Not paying for a service means you don’t need to enter any bank details hence about privacy in the end. 
Having 2 options doesn’t make it less private tho. More choice means more convenient depending on who’s your user and if they do care about privacy or not.
It’s like allowing you to pay in cash, Monero, Bank details or PayPal for example.
Some are better than others but people should understand by themselves which category of users they belong to and what they do care about.
A product that would be “sorry but Monero only here” is not very sustainable nor practical if your users might not be interested by privacy.
Overall, some products are privacy-only while others are privacy on top of a cool set of features.
Not sure listing recommendations based on a subjective criteria of privacy defaults should be a concern.
If you so have a bit of self-criticism you should read the entire page of a given need, weight the pros/cons, then decide for yourself which one you like the most.
Spoon feeding by letting people speedrun their account creation by clicking on 3 big blue buttons that are defaulting to privacy-respectful flows should not be a criteria of any sort.
Simple example to illustrate the point above: if you go to checkout a product and it defaults to Apple Pay while the option below is for Monero, should it be listed down the chain on the recommendation page just because it is not selecting Monero first?

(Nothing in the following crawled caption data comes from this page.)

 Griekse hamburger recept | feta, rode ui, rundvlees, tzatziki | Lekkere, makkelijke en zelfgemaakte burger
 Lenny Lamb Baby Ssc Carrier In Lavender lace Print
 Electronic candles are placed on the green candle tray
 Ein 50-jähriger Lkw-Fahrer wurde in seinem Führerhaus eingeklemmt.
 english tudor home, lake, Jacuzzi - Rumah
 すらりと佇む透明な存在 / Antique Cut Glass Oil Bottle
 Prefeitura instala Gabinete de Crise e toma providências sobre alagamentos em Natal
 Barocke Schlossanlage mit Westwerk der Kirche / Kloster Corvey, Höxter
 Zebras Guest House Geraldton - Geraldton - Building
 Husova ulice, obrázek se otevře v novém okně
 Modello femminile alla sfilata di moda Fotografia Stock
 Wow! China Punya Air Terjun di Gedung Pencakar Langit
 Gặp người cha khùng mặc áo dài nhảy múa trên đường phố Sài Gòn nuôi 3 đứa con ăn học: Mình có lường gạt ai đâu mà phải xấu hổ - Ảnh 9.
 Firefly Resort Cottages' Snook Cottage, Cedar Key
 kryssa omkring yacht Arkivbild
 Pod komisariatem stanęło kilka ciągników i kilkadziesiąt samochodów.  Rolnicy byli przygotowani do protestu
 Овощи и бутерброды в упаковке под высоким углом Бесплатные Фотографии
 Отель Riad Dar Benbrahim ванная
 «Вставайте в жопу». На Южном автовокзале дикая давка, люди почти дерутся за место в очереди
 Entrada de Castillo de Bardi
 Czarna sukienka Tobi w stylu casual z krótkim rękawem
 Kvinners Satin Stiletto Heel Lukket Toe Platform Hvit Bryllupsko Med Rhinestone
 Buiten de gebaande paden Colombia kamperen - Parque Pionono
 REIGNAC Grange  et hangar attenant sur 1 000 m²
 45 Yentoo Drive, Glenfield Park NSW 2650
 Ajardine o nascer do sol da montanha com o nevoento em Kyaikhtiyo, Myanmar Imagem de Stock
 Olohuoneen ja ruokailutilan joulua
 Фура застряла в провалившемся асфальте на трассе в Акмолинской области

No, the most common should be the default from an inclusive and generic UX.
You don’t default to a minority.
Yet you can allow the minority to pick their option.
Another example: if you have a website that asks for your gender, should it default to they/them (or “don’t identify”) over a more common male or female?
Probably not.
People not identifying as male or female still have the choice to opt in for something different yet it is not the default and that’s fine.
Mostly a question of product design, UX flow, probability defaults.
A product that doesn’t pick my niche defaults should not be tagged as inferior because I’m the singularity here.
Also again: people should just read and make up their mind when there is 2 choices to pick from. It’s not too much brain power if we’re honest.
PG is already picky and chooses quality over quantity. Hence not sure further subjective ordering is needed.
Alphabetical is a good idea in general but not for when a product is overall inferior to the other based on features, street-cred or other objective points as mentioned above.
If one has a feature over the other that is far more important to you than the other, you can make that choice for yourself.
Having those details added to the recommendation is meanwhile a very good idea if it’s a strong argument in favor of it (Aegis allowing for something very extra over Ente for example).